The Royal Scam

Roger Nichols died the other day. He was the engineer behind the Steely Dan records, the ones that stood in the great chasm between George Martin’s Beatles productions and whatever is going on today. When I think of what could be of the great realtime stream we’re all building, I hope and trust it will somehow reach toward the quality of that perfection.

It felt like a perpetual motion machine, a unique world inside a glass ball, shimmering in the precision of the world’s greatest drummers’ time machine. Some felt it lacked emotion, settling for cool perhaps. You could say that, but as the years went by, the clock kept quietly ticking — through the rage of the punks, the bloat of the eighties, the decades we stopped counting. Like a Kubrick film, exacting in its architecture, with tinges of humor and slashes of jump cuts.

Today we talk of bubbles, of the hype cycle, of valuations and pre-IPO marketplaces where we can retain control over the precision of our inventions. My favorite bubble is AirPlay, where Steve Jobs’ hobby as he called it is transformed into a gateway drug for the new media. We know what the iPad is good for, but what a surprise awaited us when we started to notice the little icon that connects us back to the time when music and film and even TV kept us in the know about what was important.

Back then music was freed of the tyranny of the cartel’s fear of digital copying. Back then we stole from each other, guilty of the pleasure of honoring those we loved and admired. And the sharing gave back to us this explosion of riches, the feeling of walking among the gods even if we were mere mortals. The sweet insolence of confidence that we were busy inventing the world.

You can see that spirit alive today, as it always is. On Netflix, a Marx Brothers film, not the classic ones but a middle-aged one reusing the Casablanca sets. There’s Harpo with that goofy expression, a glint in the eyes that says everything The Clash would say years later as they rocked the Casbah. The Times obituary quoted Nichols saying he didn’t mind the endless retakes of Becker and Fagan: “It would have driven a lot of other engineers up the wall. In my own way, I’m just as crazy as they are.”

Back then we called them records as they spun slower and slower, from 78 to 45 to 33 and a third. You could lose yourself in the liner notes, the arcana (specialized knowledge or detail that is mysterious to the average person: “knows the arcana of police procedure and the intricacies of litigation” (George F. Will)) of producers and engineers and musicians and doctors and lawyers and thanks to God et al. Like baseball cards or bird watching or the clocksmith tinkering in his inner sanctum, a world where we all took the time to revel in what we were inventing.

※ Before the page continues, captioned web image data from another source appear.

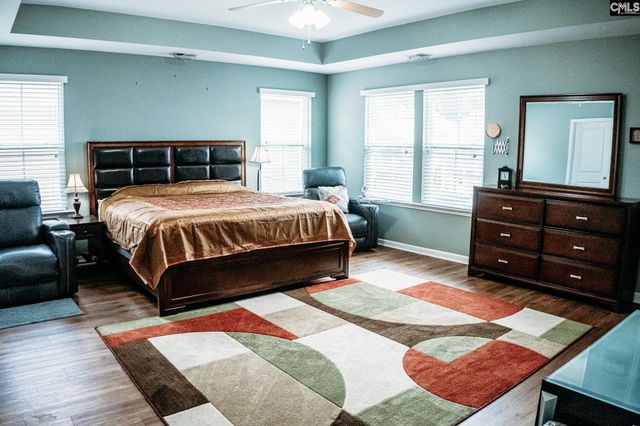 228 Congaree Mill Lane, West Columbia, SC 29169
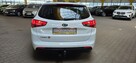 Kia Cee'd 2014/2015 Zobacz Opis! W podanej cenie roczna gwarancja - 8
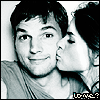 Love avatars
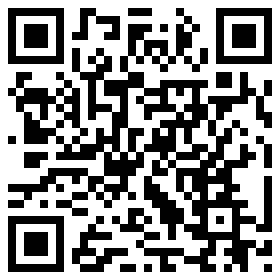 qrcode für Zander Aachen Sicherheitsschaltgerät - SR3A 230V 50-60Hz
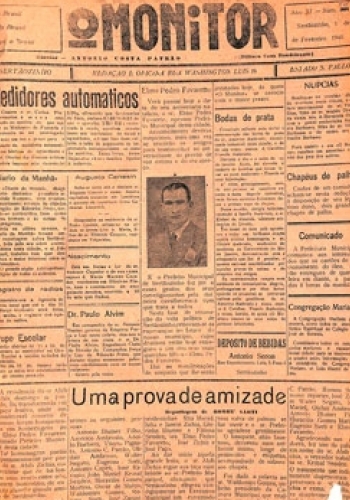 Edição 585 - 01/02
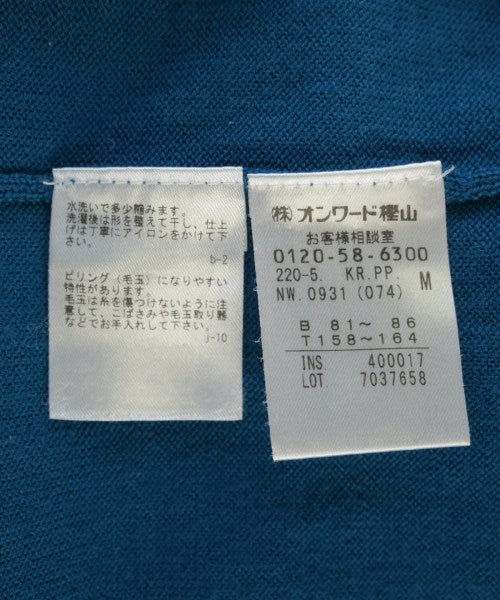 Paul Smith 毛衣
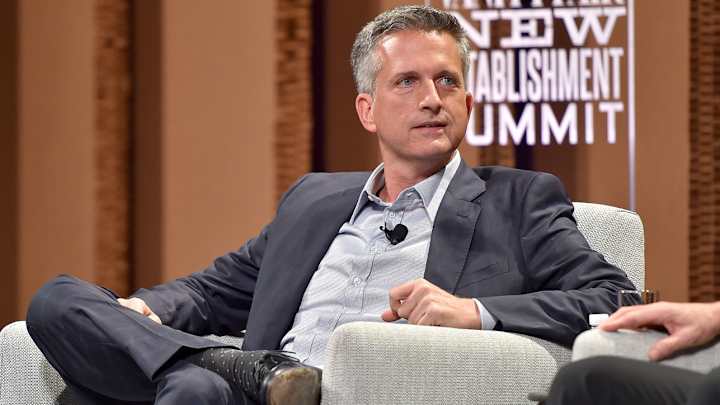 Bill Simmons, J.J. Watt, Josh Rosen and the Story of a Media Firestorm Bill Simmons, J.J. Watt, Josh Rosen and the Story of a Media Firestorm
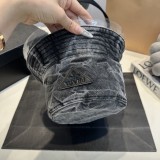145QP20M Popular  hats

There was no concept of users, or the audience back then. We felt like the baseball fan sure that if we turned off the game too soon or failed to wear the lucky hat that day, that our team would lose. If we weren’t in the loop, the bubble wouldn’t exist. Does that sound like the Stream today? It should. Twitter’s power is in our shared assent, our cooperation, our delight at co-writing the liner notes of our time.

Still, the tools rebel at our temerity. Word barfs every time I construct a sentence that dangles, splaying a green line below the fragment but not suggesting a replacement. It’s almost a validation of the choice of fewer words, the flailings of the machine as it debates whether to add the style to the dictionary or continue to obstinately tell us it doesn’t learn. It wants to be helpful, but with a schoolmarmish virtual rap on the knuckles. No, it doesn’t like schoolmarmish at all.

Real soon now they’ll unlock the two sides of AirPlay, the liner notes displacing the default animals on the HD screen alongside the music. I listened to the new Paul Simon record yesterday, produced with another great master of then and now, Phil Ramone. The CD format is too small for the aging eyes, too dark for the underlit room in this turn off the hall light energy crisis $5 a gallon moment. I’d pay for a channel that pushed the graphics and liner notes and pictures and web site with upsell and concert promos and so on. C’mon guys, the iPad is here.

On the record, God speaks (Paul in a close-miked Bill Cosby voice): Big Bang, That’s a joke I made up, Once when I had eons to kill, You know, most folks, They don’t get when I’m joking, Well, maybe someday they will… I found this at my neighborhood record store, aka Starbucks. Simon, who used to be on Warners and Columbia (Sony) with Garfunkel, is now on Hear Music aka Starbucks Corporation. I’m beginning to get that they are joking.

And so I will mourn Roger Nichols with the great pleasure of knowing he did what he set out to do: play in the garden of perfection without fear and with no apologies. Back then, they knew what this world was going to look like, because they invented it. Just because Pan Am didn’t survive until the real 2001 doesn’t mean Kubrick was any less of a prophet. Like Steve Jobs and the inventors of the Cloud, those who dare to be perfect divine our shared future.